Edit all the entries below by replacing "abandoned plough" with "abandoned plow" and keeping everything else unchanged. Leave the pictures out of your answer.

***** Material for this exercise *****

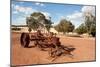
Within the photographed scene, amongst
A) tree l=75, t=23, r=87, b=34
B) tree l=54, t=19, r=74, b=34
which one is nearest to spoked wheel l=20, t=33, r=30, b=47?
tree l=54, t=19, r=74, b=34

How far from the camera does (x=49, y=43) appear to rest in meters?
2.65

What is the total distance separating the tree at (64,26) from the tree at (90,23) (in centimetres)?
25

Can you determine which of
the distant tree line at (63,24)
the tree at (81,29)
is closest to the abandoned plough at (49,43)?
the distant tree line at (63,24)

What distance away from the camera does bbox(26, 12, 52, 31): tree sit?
2.56m

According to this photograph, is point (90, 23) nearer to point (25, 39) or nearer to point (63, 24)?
point (63, 24)

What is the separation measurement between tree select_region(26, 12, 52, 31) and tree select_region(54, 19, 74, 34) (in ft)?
0.47

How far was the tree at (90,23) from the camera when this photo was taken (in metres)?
2.87

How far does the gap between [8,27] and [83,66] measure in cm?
116

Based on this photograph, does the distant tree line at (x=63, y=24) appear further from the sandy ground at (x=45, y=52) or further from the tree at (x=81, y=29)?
the sandy ground at (x=45, y=52)

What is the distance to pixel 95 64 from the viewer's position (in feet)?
9.60

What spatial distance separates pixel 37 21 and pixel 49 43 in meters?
0.32

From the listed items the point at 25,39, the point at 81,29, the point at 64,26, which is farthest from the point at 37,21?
the point at 81,29

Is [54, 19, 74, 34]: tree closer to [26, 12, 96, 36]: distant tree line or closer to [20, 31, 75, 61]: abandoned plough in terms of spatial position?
[26, 12, 96, 36]: distant tree line
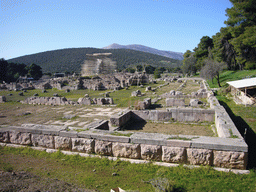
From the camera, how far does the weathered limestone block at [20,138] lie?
6.33m

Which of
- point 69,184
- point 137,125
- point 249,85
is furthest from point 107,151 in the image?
point 249,85

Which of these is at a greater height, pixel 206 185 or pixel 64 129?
pixel 64 129

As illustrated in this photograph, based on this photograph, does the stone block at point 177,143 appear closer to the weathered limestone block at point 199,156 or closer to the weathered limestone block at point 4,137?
the weathered limestone block at point 199,156

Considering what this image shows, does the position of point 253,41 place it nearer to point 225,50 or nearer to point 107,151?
point 225,50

*****

→ **Response to the exercise**
Within the photographed scene, amongst
A) tree l=75, t=23, r=87, b=34
B) tree l=54, t=19, r=74, b=34
which one is nearest to spoked wheel l=20, t=33, r=30, b=47?
tree l=54, t=19, r=74, b=34

How far from the camera does (x=49, y=43) appear to rest in meters?
2.65

What is the total distance separating the tree at (64,26) from the tree at (90,23) (in centimetres)?
25

Can you determine which of
the distant tree line at (63,24)
the tree at (81,29)
is closest to the abandoned plow at (49,43)?
the distant tree line at (63,24)

What distance away from the camera does bbox(26, 12, 52, 31): tree sit?
2.56m

According to this photograph, is point (90, 23) nearer to point (25, 39) or nearer to point (63, 24)?
point (63, 24)

What is the separation measurement between tree select_region(26, 12, 52, 31) and tree select_region(54, 19, 74, 34) (in ft)?
0.47

How far was the tree at (90,23) from the camera when this photo was taken (in metres)?
2.87

How far does the gap between [8,27] and [83,66] measure in cm?
116

Based on this photograph, does the distant tree line at (x=63, y=24) appear further from the sandy ground at (x=45, y=52) or further from the tree at (x=81, y=29)?
the sandy ground at (x=45, y=52)

What is the distance to pixel 95 64 from the viewer's position (in feet)?
9.60

What spatial distance separates pixel 37 21 and pixel 49 43 in meters?
0.32

From the listed items the point at 25,39, the point at 81,29, the point at 64,26, which is farthest from the point at 37,21?
the point at 81,29

Is [54, 19, 74, 34]: tree closer to [26, 12, 96, 36]: distant tree line or closer to [20, 31, 75, 61]: abandoned plow in terms of spatial position?
[26, 12, 96, 36]: distant tree line
From the camera, how far does the weathered limestone block at [20,138] lie?
6.33m

Which of
- point 69,184
- point 137,125
- point 249,85
is furthest from point 107,151 in the image?
point 249,85

Which of these is at a greater height, pixel 206 185 or pixel 64 129?
pixel 64 129

As illustrated in this photograph, based on this photograph, does the stone block at point 177,143 appear closer to the weathered limestone block at point 199,156 or closer to the weathered limestone block at point 4,137?
the weathered limestone block at point 199,156

Considering what this image shows, does the position of point 253,41 place it nearer to point 225,50 or nearer to point 107,151?
point 225,50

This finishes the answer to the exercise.